Nesse sentido, convidamos empresários e empresárias da Anpecom para compartilhar conosco como a cultura da EdC contribui para que suas empresas coloquem em prática o ODS 8. 

 

Direito à todas e todos

Aureo Shizuto Cinagawa é médico em Londrina (PR) e conheceu os princípios da EdC há 10 anos, através de encontros que eram promovidos para empresários. Segundo ele, ser EdC é ver no outro, um irmão que nos concede a oportunidade de crescer. 

“Independente de qualquer regime, ideologia, raça ou credo é essencial manter ofoco no ser humano; beneficiar todos os envolvidos de uma cadeia produtiva desde sua origem, desde o processamento até o consumidor final; e fomentar os talentos, as qualidades e potencialidades  promovendo a felicidade,  o sorriso e o bem estar”, afirma.

A visão de Cinagawa está interligada aos tópicos 8.5 e 8.8 do ODS8, que dizem respeito alcançar a remuneração igual para trabalho de igual valor e a proteção dos direitos trabalhistas, entre outras pautas.

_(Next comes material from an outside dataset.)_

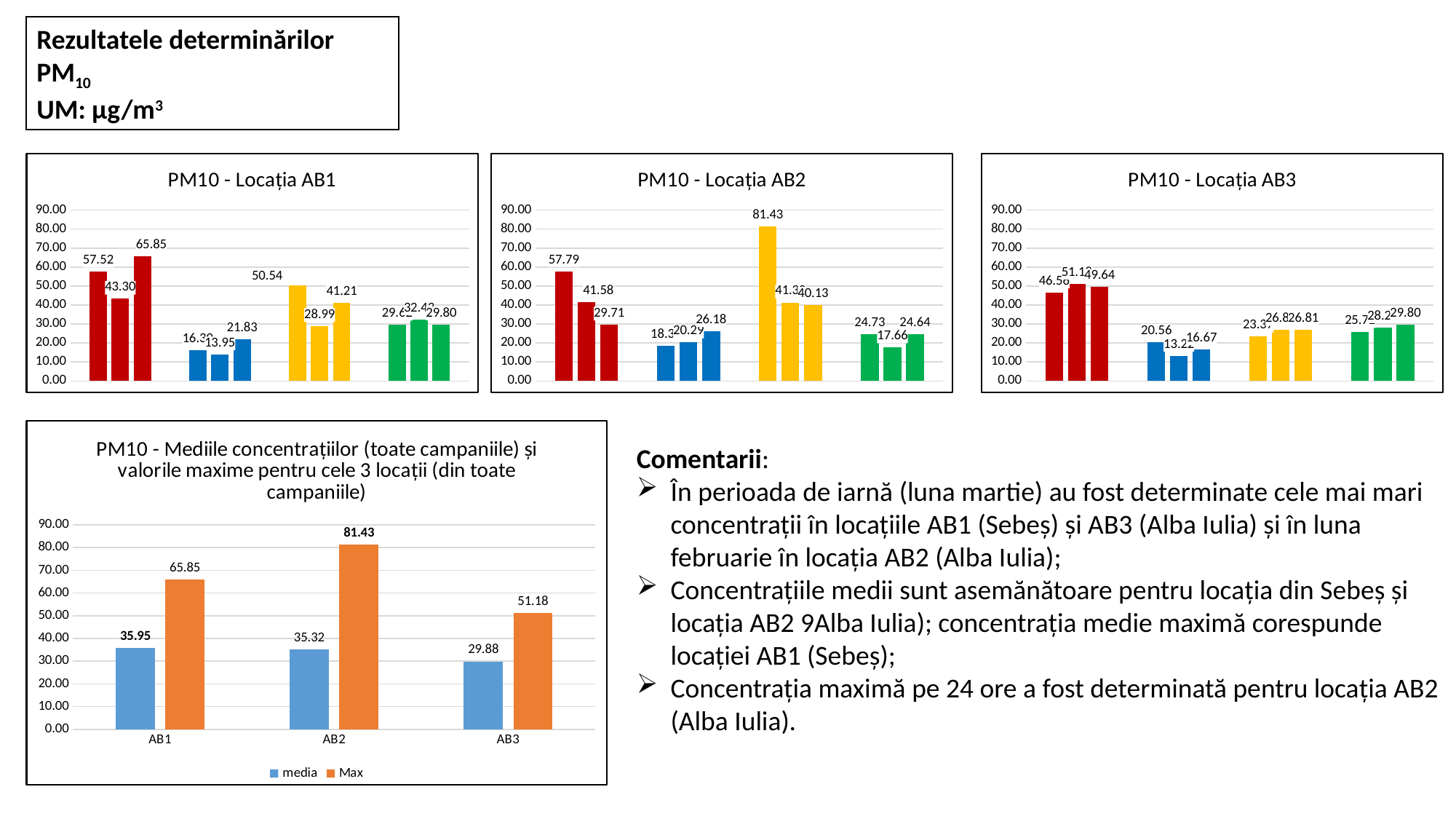
In the bottom chart (PM10 - Mediile concentrațiilor...), which location has the lowest media value? AB3 In the bottom chart (PM10 - Mediile concentrațiilor...), what is the Max value for AB2? 81.43 In the bottom chart (PM10 - Mediile concentrațiilor...), what are the two legend entries? media, Max What kind of chart is the bottom chart (PM10 - Mediile concentrațiilor...)? bar chart In the bottom chart (PM10 - Mediile concentrațiilor...), what is the difference between the Max and media values for AB1? 29.90 In the chart titled PM10 - Locația AB2, what is the highest value shown? 81.43 In the bottom chart (PM10 - Mediile concentrațiilor...), which is larger: the media value for AB1 or for AB2? AB1 In the bottom chart (PM10 - Mediile concentrațiilor...), which location has the highest Max value? AB2 In the chart titled PM10 - Locația AB1, what is the highest value shown? 65.85 In the bottom chart (PM10 - Mediile concentrațiilor...), how many series does the legend list? 2 In the bottom chart (PM10 - Mediile concentrațiilor...), what is the media value for AB3? 29.88 In the bottom chart (PM10 - Mediile concentrațiilor...), how many locations are shown on the x axis? 3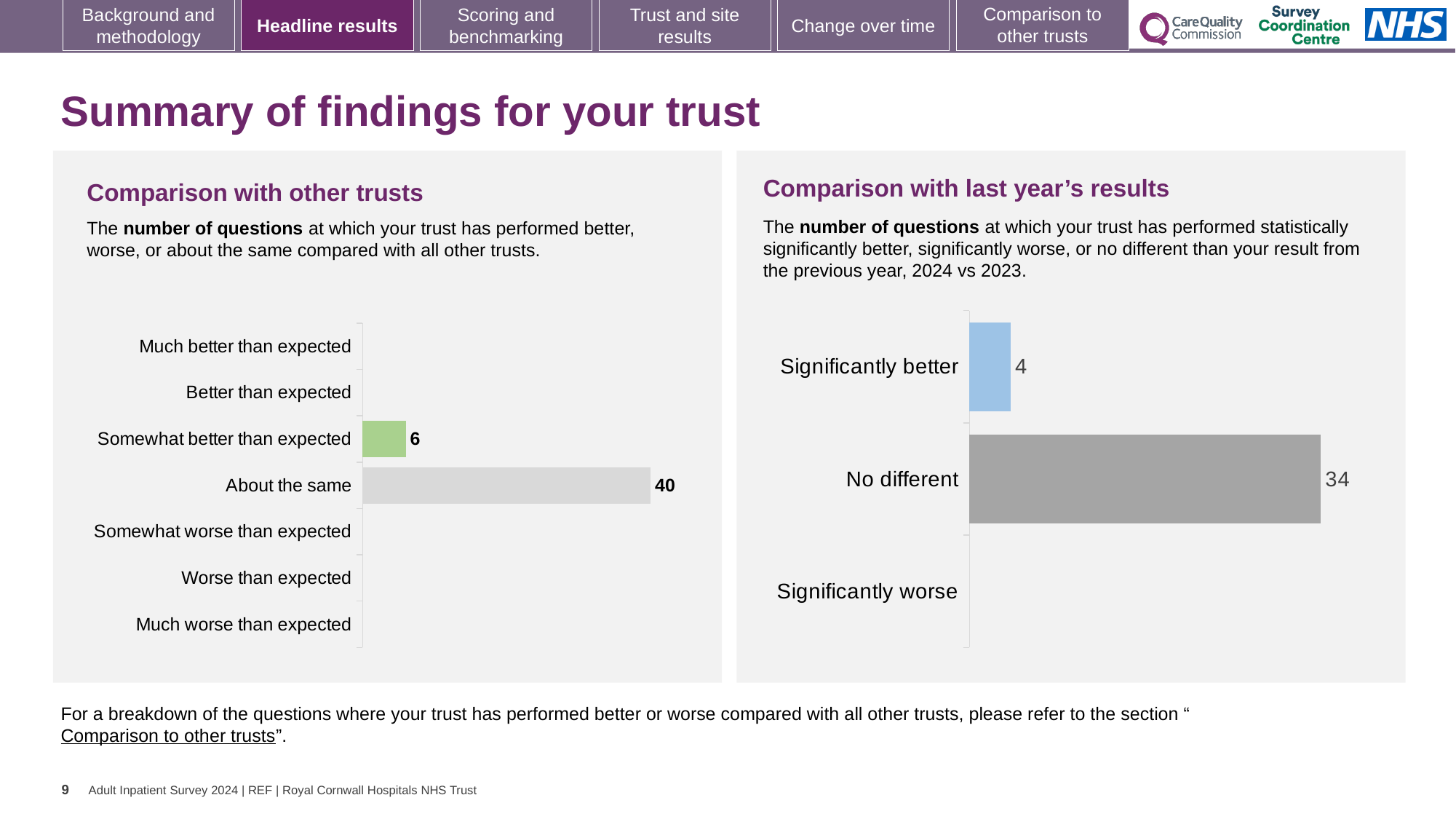
In the 'Comparison with last year's results' chart, how many questions are 'No different'? 34 In the 'Comparison with other trusts' chart, how many questions are 'Somewhat better than expected'? 6 In the 'Comparison with last year's results' chart, how many questions are 'Significantly better'? 4 In the 'Comparison with last year's results' chart, how many categories are listed on the axis? 3 In the 'Comparison with other trusts' chart, what is the difference between 'About the same' and 'Somewhat better than expected'? 34 What kind of chart is the 'Comparison with other trusts' chart? Bar chart In the 'Comparison with last year's results' chart, which category has the highest value? No different In the 'Comparison with other trusts' chart, which category has the highest value? About the same In the 'Comparison with other trusts' chart, how many categories are listed on the axis? 7 In the 'Comparison with other trusts' chart, how many questions are 'About the same'? 40 In the 'Comparison with last year's results' chart, what is the difference between 'No different' and 'Significantly better'? 30 In the 'Comparison with last year's results' chart, what colour is the 'Significantly better' bar? Blue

Já a empresária Eliana Toledo, relembra a importância de um relacionamento saudável no ambiente de trabalho. “Significa me relacionar  com  o  cliente,  fornecedor ou colaborador; procurando me colocar no seu lugar; como gostaria de ser atendida,  recebida e respeitada! São os pilares: atenção, acolhida e dignidade!

 

O poder da formação

Dados levantados pela Síntese de Indicadores Sociais, do IBGE (Instituto Brasileiro de Geografia e Estatística), apontam que 82,3% dos jovens de 15 a 29 anos que nunca frequentaram a escola estavam sem ocupação em 2019. A expectativa com o surgimento da pandemia da Covi-19, é que este número hoje seja muito maior, dado a perda de 7,8 milhões de postos de trabalho no primeiro ano de pandemia. 

ODS8

Para o empresário Alexandre Caixeta, a formação profissional dos jovens é uma prioridade.

Para lutar contra este panorama e fornecer oportunidade aos jovens, o empresário Alexandre Caixeta, sócio da Empresa Bem Melhor, conta que a empresa oferece o primeiro emprego para jovens. “Oferecemos capacitação e formação, tais como em cursos especializados de programação de computadores, aumentando significativamente a sua empregabilidade. Cumprimos nosso papel de empresários: a empresa cresce à medida que desenvolvemos nossos colaboradores. Nós acreditamos nisso”, complementa.

Assim como Cinagawa, Toledo e Caixeta, centenas de empresários e empresários adeptos à cultura da Economia de Comunhão pelo mundo buscam fomentar nossos valores e transformar os ambientes de trabalho em espaços de confiança e de igualdade de direitos.